I sat slumped against that hospital wall for hours. I couldn’t leave. I wasn’t even sure how long I’ve been here. Our baby was gone, and Sam blamed herself.  It broke my fucking heart. I couldn’t handle the pain on her face. And when she told me to leave, it was like a fucking knife stabbing into my chest. But I knew she was just hurting. She couldn’t push me away forever, I wouldn’t let her. I made a vow to her that I would never leave her and I wouldn’t. I couldn’t even if I tried. She was my life. She was the reason I opened my fucking eyes in the morning, so I could see her face. My whole world revolved around her, it would stop if she weren’t in it.

The drive to the hospital was the scariest thing I’ve ever experienced in my life. The cries that came out of her body broke me. There was blood everywhere. Our baby. Gone. When she passed out on the way to the hospital, I almost lost my fucking mind. I thought she was gone. It was the first time I’ve cried since I was twelve years old.

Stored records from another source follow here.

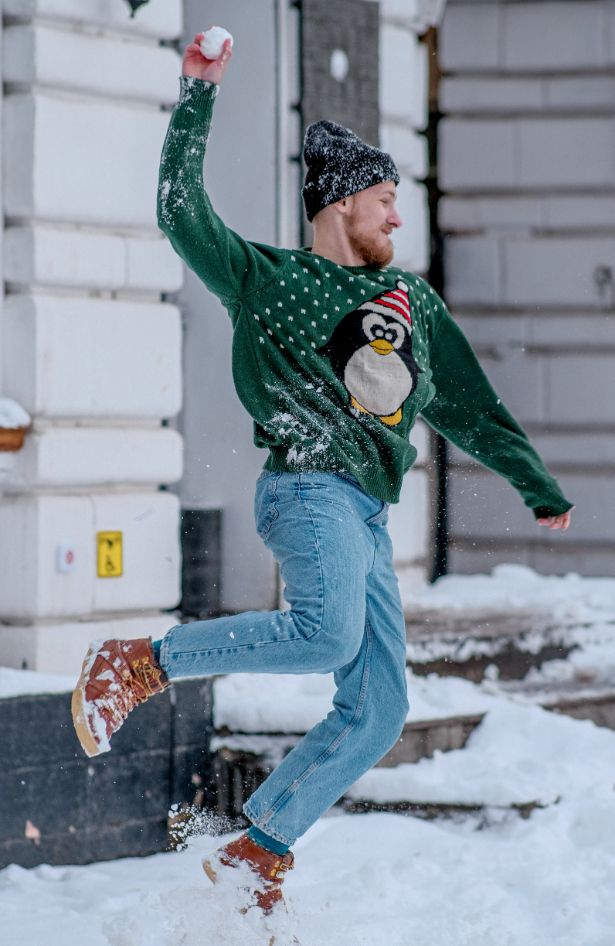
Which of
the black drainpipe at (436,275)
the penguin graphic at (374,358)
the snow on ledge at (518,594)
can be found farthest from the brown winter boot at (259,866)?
the black drainpipe at (436,275)

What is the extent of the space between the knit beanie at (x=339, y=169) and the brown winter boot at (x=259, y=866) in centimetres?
168

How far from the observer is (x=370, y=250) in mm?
3488

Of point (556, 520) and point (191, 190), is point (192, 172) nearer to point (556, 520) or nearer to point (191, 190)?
point (191, 190)

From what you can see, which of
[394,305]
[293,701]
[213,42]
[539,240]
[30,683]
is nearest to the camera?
[213,42]

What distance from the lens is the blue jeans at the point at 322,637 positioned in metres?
3.15

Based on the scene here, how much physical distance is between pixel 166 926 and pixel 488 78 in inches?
212

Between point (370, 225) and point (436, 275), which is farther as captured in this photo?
point (436, 275)

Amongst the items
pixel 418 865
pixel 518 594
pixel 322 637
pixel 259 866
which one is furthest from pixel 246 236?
pixel 259 866

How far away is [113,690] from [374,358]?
1048mm

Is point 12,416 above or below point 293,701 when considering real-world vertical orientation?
above

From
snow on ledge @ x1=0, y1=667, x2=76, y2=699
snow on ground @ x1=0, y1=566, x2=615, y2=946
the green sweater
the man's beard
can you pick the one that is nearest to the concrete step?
snow on ground @ x1=0, y1=566, x2=615, y2=946

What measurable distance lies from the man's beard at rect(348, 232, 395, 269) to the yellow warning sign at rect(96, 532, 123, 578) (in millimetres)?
1895

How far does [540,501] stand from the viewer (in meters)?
3.77

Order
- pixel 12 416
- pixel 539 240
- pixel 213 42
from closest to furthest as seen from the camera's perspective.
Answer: pixel 213 42
pixel 12 416
pixel 539 240
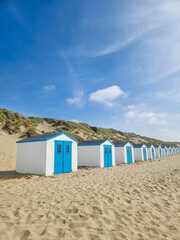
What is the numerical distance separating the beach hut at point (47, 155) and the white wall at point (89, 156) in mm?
4130

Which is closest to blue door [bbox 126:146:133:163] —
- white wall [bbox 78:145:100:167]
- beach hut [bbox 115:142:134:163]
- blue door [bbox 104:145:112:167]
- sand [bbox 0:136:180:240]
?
beach hut [bbox 115:142:134:163]

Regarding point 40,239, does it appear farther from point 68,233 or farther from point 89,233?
point 89,233

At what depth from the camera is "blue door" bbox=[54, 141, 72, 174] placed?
11.2 m

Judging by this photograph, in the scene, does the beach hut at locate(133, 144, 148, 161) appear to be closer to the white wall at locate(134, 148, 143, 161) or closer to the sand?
the white wall at locate(134, 148, 143, 161)

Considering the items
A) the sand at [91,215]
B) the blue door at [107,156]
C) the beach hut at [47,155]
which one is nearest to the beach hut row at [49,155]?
the beach hut at [47,155]

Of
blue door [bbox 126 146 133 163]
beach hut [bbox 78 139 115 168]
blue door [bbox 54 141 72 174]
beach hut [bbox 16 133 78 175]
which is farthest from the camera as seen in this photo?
blue door [bbox 126 146 133 163]

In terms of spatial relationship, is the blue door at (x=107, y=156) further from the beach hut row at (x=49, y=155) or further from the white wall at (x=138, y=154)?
the white wall at (x=138, y=154)

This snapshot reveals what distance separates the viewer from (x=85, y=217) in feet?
12.4

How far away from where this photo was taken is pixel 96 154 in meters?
16.5

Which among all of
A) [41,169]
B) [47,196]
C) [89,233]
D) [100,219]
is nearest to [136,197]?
[100,219]

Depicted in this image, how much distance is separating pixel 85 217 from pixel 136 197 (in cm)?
241

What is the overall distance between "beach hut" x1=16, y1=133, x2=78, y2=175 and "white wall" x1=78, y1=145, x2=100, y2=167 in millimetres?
4130

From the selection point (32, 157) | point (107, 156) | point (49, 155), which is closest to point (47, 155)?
point (49, 155)

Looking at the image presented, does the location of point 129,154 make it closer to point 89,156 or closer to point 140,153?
point 140,153
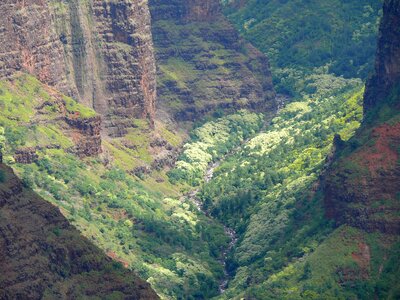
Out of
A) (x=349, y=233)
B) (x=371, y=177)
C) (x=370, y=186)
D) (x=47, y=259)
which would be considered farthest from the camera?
(x=371, y=177)

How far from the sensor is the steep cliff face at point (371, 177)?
175m

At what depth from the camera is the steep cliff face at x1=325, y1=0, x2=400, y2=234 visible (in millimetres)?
175250

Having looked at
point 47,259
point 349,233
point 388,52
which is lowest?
point 349,233

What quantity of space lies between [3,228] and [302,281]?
140ft

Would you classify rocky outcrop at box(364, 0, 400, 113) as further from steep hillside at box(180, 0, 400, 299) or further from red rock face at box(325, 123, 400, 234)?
red rock face at box(325, 123, 400, 234)

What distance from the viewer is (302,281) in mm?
175250

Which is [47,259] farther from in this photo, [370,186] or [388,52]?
[388,52]

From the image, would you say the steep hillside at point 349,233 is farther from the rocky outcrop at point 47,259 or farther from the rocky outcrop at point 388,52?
the rocky outcrop at point 47,259

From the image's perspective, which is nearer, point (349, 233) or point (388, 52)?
point (349, 233)

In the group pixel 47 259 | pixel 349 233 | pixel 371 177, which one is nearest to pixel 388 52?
pixel 371 177

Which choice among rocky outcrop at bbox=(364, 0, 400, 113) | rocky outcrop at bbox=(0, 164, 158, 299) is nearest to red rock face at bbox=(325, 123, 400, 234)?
rocky outcrop at bbox=(364, 0, 400, 113)

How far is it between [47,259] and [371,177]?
147 ft

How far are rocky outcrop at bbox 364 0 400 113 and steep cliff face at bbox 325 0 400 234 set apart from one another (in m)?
3.26

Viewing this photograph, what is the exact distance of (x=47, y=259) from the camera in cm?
14212
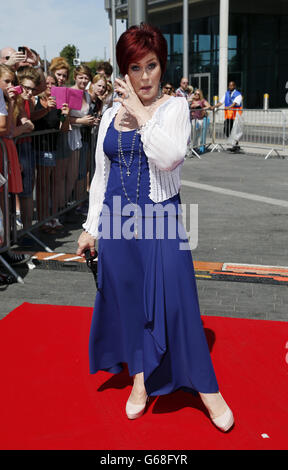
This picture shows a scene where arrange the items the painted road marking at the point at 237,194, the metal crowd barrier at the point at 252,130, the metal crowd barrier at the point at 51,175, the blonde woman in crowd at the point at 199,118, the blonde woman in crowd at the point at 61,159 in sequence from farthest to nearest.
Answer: the metal crowd barrier at the point at 252,130, the blonde woman in crowd at the point at 199,118, the painted road marking at the point at 237,194, the blonde woman in crowd at the point at 61,159, the metal crowd barrier at the point at 51,175

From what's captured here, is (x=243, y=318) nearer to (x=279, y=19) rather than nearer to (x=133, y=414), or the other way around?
(x=133, y=414)

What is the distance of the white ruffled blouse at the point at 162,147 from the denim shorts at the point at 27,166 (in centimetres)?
339

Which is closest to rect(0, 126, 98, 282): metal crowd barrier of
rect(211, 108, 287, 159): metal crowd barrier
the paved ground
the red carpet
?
the paved ground

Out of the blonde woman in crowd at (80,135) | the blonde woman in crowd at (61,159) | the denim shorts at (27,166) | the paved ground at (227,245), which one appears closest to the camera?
the paved ground at (227,245)

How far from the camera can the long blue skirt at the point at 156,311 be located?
9.12 feet

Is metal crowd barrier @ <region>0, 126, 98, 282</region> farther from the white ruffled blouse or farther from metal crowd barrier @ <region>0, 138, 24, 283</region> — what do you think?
the white ruffled blouse

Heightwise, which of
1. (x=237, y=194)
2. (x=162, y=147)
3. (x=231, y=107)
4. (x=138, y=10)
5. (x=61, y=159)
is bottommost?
(x=237, y=194)

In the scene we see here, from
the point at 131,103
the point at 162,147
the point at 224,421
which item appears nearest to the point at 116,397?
the point at 224,421

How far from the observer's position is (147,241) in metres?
2.83

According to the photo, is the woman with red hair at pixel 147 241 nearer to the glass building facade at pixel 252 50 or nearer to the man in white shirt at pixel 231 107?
the man in white shirt at pixel 231 107

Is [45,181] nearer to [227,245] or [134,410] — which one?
[227,245]

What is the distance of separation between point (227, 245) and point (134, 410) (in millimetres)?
3750

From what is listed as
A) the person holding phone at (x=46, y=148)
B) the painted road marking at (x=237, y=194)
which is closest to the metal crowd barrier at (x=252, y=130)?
the painted road marking at (x=237, y=194)

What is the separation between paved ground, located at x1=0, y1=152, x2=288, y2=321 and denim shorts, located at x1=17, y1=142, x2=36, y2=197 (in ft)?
2.41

But those fucking tears fell so fast I could hardly see the road. Fuck, why did this happen to her? Why was this happening to us? Why didn’t our baby make it? It wasn’t fair. It wasn’t fucking fair. I realized I was banging the back of my head against the wall when I felt eyes peering at me. The nurses just stared at me with pity. I couldn’t handle the stares so I stood up and walked to their station. They started shuffling papers around, as if they weren’t all just glaring at me.

“Will you check with her and see if she will see me yet?” I asked the older blonde lady that was sitting at the computer.

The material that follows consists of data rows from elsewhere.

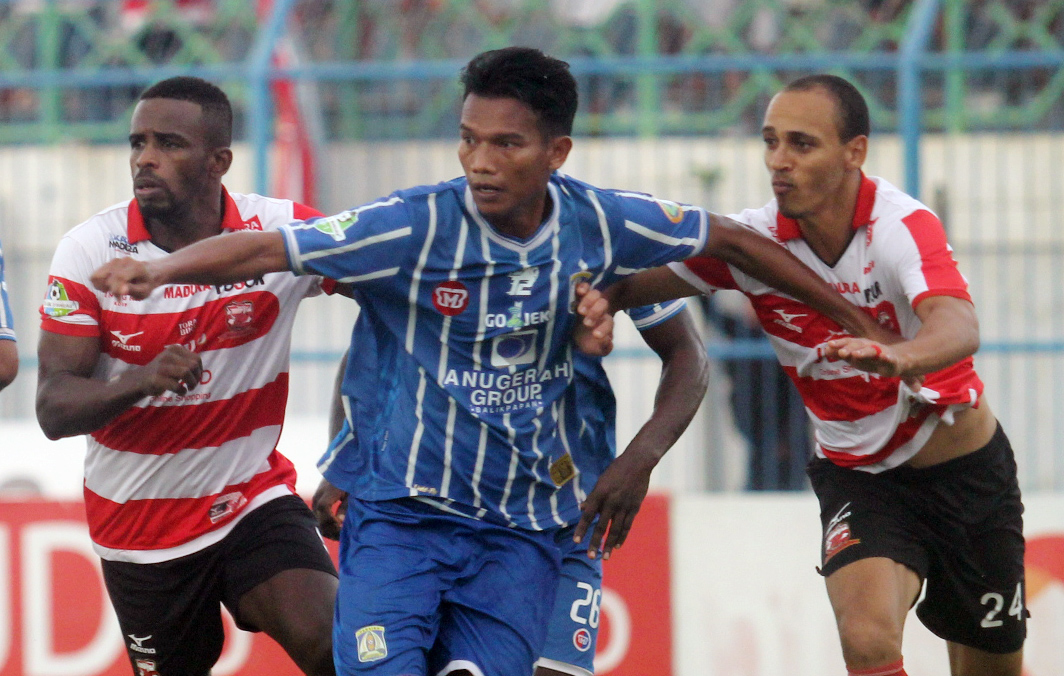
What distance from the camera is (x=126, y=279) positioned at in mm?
3221

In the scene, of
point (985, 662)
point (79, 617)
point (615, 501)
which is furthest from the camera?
→ point (79, 617)

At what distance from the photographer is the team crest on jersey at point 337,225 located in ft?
11.6

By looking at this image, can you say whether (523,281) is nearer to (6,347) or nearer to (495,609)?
(495,609)

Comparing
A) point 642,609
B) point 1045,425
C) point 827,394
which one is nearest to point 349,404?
point 827,394

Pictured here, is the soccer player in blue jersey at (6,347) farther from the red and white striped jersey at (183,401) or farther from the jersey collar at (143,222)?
the jersey collar at (143,222)

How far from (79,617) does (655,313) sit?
11.7 feet

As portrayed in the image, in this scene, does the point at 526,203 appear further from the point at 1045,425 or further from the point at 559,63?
the point at 1045,425

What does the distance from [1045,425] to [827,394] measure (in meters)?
3.45

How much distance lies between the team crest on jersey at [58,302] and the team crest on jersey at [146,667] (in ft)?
4.04

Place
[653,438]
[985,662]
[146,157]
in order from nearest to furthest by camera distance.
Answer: [653,438], [146,157], [985,662]

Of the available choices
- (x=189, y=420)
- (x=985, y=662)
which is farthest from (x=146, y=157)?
(x=985, y=662)

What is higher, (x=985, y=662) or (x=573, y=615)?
(x=573, y=615)

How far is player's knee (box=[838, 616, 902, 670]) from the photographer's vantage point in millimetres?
4109

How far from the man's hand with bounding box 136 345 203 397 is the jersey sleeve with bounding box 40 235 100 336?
0.51 metres
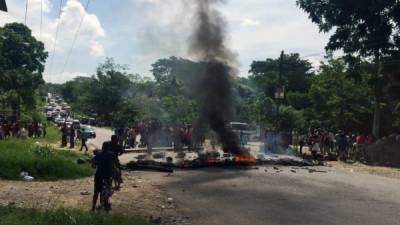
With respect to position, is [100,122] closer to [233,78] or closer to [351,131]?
[351,131]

“Sweetie, I just asked her an hour ago. She said no, I’m sorry,” she said and gave me a sad look.

“Fuck.” I mumbled under my breath and grabbed a fistful of my hair.

“Why don’t you go home and get some rest? Maybe try back in a little while.” She suggested.

“I’m not leaving her. I can’t,” I whispered, the fucking tears creeping up on me again.  I cleared my throat and turned away from them.  I started pacing the halls again when I saw Lainey come around the corner.

“Hey,” she said softly and patted my shoulder.

“Hey.” I repeated.

“She still won’t see anyone?” she asked.

“No, why won’t they fucking just let me in there?” I said loudly, and nodded my head towards the nurses.

“They can’t, Moon,” she said. Lainey. Always the voice of fucking reason.

“I know,” I whispered, and rubbed my temples. My head felt like it was about to explode.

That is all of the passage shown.